==== EXTRACTED RECORDS

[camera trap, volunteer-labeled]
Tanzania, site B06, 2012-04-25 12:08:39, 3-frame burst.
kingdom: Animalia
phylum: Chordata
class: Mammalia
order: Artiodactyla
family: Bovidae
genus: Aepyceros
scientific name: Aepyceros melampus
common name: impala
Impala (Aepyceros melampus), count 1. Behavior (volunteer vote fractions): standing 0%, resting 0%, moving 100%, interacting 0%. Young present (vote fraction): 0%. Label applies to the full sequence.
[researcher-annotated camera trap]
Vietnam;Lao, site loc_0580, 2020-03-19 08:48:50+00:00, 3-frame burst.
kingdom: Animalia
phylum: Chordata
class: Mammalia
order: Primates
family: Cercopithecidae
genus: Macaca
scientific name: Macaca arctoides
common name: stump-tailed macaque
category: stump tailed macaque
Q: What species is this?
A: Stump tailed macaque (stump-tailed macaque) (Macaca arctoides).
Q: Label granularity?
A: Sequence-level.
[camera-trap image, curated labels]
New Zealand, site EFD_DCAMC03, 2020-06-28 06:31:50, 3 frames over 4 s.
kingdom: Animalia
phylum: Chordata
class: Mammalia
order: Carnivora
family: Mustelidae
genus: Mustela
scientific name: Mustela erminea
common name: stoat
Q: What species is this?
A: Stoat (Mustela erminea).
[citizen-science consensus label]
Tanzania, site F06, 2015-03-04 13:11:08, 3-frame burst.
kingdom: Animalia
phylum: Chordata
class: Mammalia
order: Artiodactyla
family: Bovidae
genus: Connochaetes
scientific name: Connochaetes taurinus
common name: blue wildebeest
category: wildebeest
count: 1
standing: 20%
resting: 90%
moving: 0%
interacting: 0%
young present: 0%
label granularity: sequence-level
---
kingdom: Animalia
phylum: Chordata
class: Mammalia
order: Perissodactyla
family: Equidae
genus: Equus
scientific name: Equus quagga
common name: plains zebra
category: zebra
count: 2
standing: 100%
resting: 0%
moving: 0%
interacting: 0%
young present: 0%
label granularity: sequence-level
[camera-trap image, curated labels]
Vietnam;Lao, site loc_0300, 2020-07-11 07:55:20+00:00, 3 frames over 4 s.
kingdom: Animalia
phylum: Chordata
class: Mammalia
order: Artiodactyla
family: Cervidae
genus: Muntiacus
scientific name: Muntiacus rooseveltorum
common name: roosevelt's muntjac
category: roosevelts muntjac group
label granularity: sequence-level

========

DIRECTIONS FOR THIS TASK
Every entry above should be duplicated exactly.

SOLVED PROBLEM
[camera trap, volunteer-labeled]
Tanzania, site B06, 2012-04-25 12:08:39, 3-frame burst.
kingdom: Animalia
phylum: Chordata
class: Mammalia
order: Artiodactyla
family: Bovidae
genus: Aepyceros
scientific name: Aepyceros melampus
common name: impala
Impala (Aepyceros melampus), count 1. Behavior (volunteer vote fractions): standing 0%, resting 0%, moving 100%, interacting 0%. Young present (vote fraction): 0%. Label applies to the full sequence.
[researcher-annotated camera trap]
Vietnam;Lao, site loc_0580, 2020-03-19 08:48:50+00:00, 3-frame burst.
kingdom: Animalia
phylum: Chordata
class: Mammalia
order: Primates
family: Cercopithecidae
genus: Macaca
scientific name: Macaca arctoides
common name: stump-tailed macaque
category: stump tailed macaque
Q: What species is this?
A: Stump tailed macaque (stump-tailed macaque) (Macaca arctoides).
Q: Label granularity?
A: Sequence-level.
[camera-trap image, curated labels]
New Zealand, site EFD_DCAMC03, 2020-06-28 06:31:50, 3 frames over 4 s.
kingdom: Animalia
phylum: Chordata
class: Mammalia
order: Carnivora
family: Mustelidae
genus: Mustela
scientific name: Mustela erminea
common name: stoat
Q: What species is this?
A: Stoat (Mustela erminea).
[citizen-science consensus label]
Tanzania, site F06, 2015-03-04 13:11:08, 3-frame burst.
kingdom: Animalia
phylum: Chordata
class: Mammalia
order: Artiodactyla
family: Bovidae
genus: Connochaetes
scientific name: Connochaetes taurinus
common name: blue wildebeest
category: wildebeest
count: 1
standing: 20%
resting: 90%
moving: 0%
interacting: 0%
young present: 0%
label granularity: sequence-level
---
kingdom: Animalia
phylum: Chordata
class: Mammalia
order: Perissodactyla
family: Equidae
genus: Equus
scientific name: Equus quagga
common name: plains zebra
category: zebra
count: 2
standing: 100%
resting: 0%
moving: 0%
interacting: 0%
young present: 0%
label granularity: sequence-level
[camera-trap image, curated labels]
Vietnam;Lao, site loc_0300, 2020-07-11 07:55:20+00:00, 3 frames over 4 s.
kingdom: Animalia
phylum: Chordata
class: Mammalia
order: Artiodactyla
family: Cervidae
genus: Muntiacus
scientific name: Muntiacus rooseveltorum
common name: roosevelt's muntjac
category: roosevelts muntjac group
label granularity: sequence-level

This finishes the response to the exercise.